What the task requires ▸
Return the records that follow, matching each one exactly.

┌──

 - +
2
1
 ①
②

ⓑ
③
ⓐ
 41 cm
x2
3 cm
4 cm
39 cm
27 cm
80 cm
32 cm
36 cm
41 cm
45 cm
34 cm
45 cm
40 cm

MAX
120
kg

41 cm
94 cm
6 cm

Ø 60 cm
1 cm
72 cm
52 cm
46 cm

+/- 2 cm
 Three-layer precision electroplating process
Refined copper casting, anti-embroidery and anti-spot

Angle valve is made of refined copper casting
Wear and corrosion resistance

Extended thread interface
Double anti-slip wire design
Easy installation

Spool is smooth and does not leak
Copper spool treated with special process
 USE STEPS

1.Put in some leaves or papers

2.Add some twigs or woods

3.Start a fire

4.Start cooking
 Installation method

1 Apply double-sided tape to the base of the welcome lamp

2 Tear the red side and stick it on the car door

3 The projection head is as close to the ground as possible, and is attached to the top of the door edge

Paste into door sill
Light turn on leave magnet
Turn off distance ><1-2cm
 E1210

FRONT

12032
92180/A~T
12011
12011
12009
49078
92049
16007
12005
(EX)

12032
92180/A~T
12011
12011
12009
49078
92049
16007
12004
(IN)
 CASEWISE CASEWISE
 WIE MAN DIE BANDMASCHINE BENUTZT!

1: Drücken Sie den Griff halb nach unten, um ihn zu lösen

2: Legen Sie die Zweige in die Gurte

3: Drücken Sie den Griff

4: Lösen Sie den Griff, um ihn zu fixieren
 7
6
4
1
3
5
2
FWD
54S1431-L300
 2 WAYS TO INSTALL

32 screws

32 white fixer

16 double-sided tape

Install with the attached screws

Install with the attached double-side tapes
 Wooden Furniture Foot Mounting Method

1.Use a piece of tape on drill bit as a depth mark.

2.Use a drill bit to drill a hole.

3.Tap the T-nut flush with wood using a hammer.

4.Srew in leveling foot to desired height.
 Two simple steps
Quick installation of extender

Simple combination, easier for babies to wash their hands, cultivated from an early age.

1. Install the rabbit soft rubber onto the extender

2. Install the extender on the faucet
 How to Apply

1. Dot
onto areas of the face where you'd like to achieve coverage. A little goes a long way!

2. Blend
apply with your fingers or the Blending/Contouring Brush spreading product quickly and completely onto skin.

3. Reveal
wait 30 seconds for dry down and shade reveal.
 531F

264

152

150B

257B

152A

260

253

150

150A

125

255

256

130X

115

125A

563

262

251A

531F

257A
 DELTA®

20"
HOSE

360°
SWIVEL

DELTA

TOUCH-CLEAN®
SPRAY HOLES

└──

Answer for this exercise ▸
 - +
2
1
 ①
②

ⓑ
③
ⓐ
 41 cm
x2
3 cm
4 cm
39 cm
27 cm
80 cm
32 cm
36 cm
41 cm
45 cm
34 cm
45 cm
40 cm

MAX
120
kg

41 cm
94 cm
6 cm

Ø 60 cm
1 cm
72 cm
52 cm
46 cm

+/- 2 cm
 Three-layer precision electroplating process
Refined copper casting, anti-embroidery and anti-spot

Angle valve is made of refined copper casting
Wear and corrosion resistance

Extended thread interface
Double anti-slip wire design
Easy installation

Spool is smooth and does not leak
Copper spool treated with special process
 USE STEPS

1.Put in some leaves or papers

2.Add some twigs or woods

3.Start a fire

4.Start cooking
 Installation method

1 Apply double-sided tape to the base of the welcome lamp

2 Tear the red side and stick it on the car door

3 The projection head is as close to the ground as possible, and is attached to the top of the door edge

Paste into door sill
Light turn on leave magnet
Turn off distance ><1-2cm
 E1210

FRONT

12032
92180/A~T
12011
12011
12009
49078
92049
16007
12005
(EX)

12032
92180/A~T
12011
12011
12009
49078
92049
16007
12004
(IN)
 CASEWISE CASEWISE
 WIE MAN DIE BANDMASCHINE BENUTZT!

1: Drücken Sie den Griff halb nach unten, um ihn zu lösen

2: Legen Sie die Zweige in die Gurte

3: Drücken Sie den Griff

4: Lösen Sie den Griff, um ihn zu fixieren
 7
6
4
1
3
5
2
FWD
54S1431-L300
 2 WAYS TO INSTALL

32 screws

32 white fixer

16 double-sided tape

Install with the attached screws

Install with the attached double-side tapes
 Wooden Furniture Foot Mounting Method

1.Use a piece of tape on drill bit as a depth mark.

2.Use a drill bit to drill a hole.

3.Tap the T-nut flush with wood using a hammer.

4.Srew in leveling foot to desired height.
 Two simple steps
Quick installation of extender

Simple combination, easier for babies to wash their hands, cultivated from an early age.

1. Install the rabbit soft rubber onto the extender

2. Install the extender on the faucet
 How to Apply

1. Dot
onto areas of the face where you'd like to achieve coverage. A little goes a long way!

2. Blend
apply with your fingers or the Blending/Contouring Brush spreading product quickly and completely onto skin.

3. Reveal
wait 30 seconds for dry down and shade reveal.
 531F

264

152

150B

257B

152A

260

253

150

150A

125

255

256

130X

115

125A

563

262

251A

531F

257A
 DELTA®

20"
HOSE

360°
SWIVEL

DELTA

TOUCH-CLEAN®
SPRAY HOLES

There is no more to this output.